**Work to do:** Reproduce the stretch from the line containing "From the image" through the line containing "8.08 metres", changing "distant mountain" to "far-off peak" and leaving everything else unchanged.

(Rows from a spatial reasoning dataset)
# # # # #
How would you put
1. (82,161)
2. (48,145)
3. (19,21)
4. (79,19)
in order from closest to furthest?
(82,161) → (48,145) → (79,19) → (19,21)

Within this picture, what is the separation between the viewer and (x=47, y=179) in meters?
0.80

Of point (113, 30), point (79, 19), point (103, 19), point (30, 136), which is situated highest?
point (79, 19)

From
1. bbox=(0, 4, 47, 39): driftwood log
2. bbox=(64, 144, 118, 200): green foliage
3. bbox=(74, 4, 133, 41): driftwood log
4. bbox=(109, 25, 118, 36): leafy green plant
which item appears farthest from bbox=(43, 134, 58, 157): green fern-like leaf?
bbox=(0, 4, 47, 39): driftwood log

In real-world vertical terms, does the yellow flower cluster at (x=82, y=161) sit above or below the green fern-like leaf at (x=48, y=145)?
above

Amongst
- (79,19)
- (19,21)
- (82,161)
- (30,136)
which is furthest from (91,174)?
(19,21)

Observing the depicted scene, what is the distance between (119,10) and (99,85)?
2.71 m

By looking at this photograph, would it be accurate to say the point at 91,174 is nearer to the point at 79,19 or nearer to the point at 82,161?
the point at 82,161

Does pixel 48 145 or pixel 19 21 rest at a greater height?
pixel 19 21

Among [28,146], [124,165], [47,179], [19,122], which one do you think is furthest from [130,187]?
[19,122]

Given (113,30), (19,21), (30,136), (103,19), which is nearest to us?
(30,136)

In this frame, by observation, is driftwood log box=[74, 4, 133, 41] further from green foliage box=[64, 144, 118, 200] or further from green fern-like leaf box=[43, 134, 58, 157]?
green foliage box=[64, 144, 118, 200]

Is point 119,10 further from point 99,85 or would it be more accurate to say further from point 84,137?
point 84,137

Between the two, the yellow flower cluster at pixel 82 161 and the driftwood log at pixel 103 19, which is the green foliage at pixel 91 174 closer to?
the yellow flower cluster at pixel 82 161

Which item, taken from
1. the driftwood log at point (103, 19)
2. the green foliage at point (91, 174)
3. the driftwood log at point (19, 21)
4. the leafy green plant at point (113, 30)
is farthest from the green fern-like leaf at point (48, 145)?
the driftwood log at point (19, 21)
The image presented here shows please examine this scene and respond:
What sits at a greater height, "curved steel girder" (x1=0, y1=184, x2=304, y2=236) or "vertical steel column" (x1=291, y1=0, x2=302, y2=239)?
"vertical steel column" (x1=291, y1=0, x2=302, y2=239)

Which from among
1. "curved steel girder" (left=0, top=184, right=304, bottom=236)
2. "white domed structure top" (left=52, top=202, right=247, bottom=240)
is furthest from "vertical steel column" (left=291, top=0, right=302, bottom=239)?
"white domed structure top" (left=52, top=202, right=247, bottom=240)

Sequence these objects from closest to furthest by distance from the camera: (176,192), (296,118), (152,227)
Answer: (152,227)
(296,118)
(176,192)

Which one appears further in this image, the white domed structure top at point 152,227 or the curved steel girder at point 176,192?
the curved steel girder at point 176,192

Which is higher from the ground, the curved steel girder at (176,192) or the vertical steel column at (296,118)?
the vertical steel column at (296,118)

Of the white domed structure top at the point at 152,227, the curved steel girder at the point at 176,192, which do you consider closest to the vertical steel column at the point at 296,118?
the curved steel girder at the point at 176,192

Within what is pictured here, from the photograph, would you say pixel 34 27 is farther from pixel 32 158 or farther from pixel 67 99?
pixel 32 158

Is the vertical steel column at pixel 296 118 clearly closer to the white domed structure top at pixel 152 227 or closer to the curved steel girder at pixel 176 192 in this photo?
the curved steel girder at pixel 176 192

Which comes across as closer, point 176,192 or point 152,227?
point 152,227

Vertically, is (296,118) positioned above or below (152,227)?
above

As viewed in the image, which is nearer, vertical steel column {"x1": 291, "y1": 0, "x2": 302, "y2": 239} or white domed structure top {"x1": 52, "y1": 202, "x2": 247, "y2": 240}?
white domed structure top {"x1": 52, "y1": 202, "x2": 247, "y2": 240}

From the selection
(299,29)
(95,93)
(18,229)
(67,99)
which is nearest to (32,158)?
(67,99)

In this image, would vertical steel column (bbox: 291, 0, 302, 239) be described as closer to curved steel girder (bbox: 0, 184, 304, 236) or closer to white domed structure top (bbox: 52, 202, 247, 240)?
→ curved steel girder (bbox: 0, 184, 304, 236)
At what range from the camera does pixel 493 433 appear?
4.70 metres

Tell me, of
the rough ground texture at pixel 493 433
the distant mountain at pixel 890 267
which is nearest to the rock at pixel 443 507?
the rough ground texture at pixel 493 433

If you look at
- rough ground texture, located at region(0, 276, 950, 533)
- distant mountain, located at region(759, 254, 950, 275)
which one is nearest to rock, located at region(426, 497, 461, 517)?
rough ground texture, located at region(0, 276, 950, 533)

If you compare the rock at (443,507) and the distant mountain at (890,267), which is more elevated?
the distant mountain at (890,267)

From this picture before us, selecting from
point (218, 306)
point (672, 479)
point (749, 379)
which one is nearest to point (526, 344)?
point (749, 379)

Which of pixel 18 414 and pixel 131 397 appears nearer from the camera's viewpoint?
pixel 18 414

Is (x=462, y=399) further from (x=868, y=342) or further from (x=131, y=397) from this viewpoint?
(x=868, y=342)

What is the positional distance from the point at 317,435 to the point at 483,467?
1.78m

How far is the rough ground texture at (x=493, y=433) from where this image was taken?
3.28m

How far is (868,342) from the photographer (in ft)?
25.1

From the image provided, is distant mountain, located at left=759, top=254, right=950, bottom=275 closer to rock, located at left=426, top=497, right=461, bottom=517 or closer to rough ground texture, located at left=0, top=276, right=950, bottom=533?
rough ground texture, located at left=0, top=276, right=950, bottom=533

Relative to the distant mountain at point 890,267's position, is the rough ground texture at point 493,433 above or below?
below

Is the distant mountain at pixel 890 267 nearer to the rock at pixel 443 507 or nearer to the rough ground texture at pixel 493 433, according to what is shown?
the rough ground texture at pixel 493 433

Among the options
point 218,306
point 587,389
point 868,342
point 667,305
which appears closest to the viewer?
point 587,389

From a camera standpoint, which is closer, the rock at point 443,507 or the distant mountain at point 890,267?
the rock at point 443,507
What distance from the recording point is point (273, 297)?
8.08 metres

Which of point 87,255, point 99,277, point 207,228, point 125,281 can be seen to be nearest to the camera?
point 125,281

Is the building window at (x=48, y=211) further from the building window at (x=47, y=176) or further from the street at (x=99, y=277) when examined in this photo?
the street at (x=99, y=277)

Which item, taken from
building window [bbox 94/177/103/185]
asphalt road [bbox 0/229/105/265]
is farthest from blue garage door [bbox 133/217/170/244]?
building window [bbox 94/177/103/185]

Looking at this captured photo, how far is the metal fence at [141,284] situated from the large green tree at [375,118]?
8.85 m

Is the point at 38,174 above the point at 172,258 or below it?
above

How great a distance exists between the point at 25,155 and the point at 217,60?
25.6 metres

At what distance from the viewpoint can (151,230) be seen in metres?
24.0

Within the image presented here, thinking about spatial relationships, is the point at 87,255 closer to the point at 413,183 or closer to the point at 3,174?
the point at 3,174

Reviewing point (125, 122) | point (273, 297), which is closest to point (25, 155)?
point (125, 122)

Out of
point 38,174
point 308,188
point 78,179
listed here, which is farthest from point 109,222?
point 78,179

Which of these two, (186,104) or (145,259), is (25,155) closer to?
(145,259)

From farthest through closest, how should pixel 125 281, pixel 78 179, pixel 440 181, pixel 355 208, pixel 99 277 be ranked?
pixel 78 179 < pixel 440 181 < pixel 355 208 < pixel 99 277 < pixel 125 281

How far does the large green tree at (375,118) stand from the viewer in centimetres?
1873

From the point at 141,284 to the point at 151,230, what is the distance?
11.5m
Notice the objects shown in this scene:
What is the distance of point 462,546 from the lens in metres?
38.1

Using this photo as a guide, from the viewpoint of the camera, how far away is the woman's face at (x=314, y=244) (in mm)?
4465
# # # # #
**Output for this exercise:**
From the image provided, is far-off peak, located at left=759, top=254, right=950, bottom=275 closer to rock, located at left=426, top=497, right=461, bottom=517 or closer to rough ground texture, located at left=0, top=276, right=950, bottom=533?
rough ground texture, located at left=0, top=276, right=950, bottom=533

Relative to the far-off peak at point 890,267's position, is the rough ground texture at point 493,433 above or below?
below

Is the far-off peak at pixel 890 267 nearer to the rock at pixel 443 507 or nearer to the rough ground texture at pixel 493 433, according to what is shown?
the rough ground texture at pixel 493 433

Among the options
point 218,306
point 587,389
point 868,342
point 667,305
which appears closest to the viewer?
point 587,389

From a camera standpoint, which is closer, the rock at point 443,507 or the far-off peak at point 890,267?
the rock at point 443,507
What distance from the recording point is point (273, 297)?
8.08 metres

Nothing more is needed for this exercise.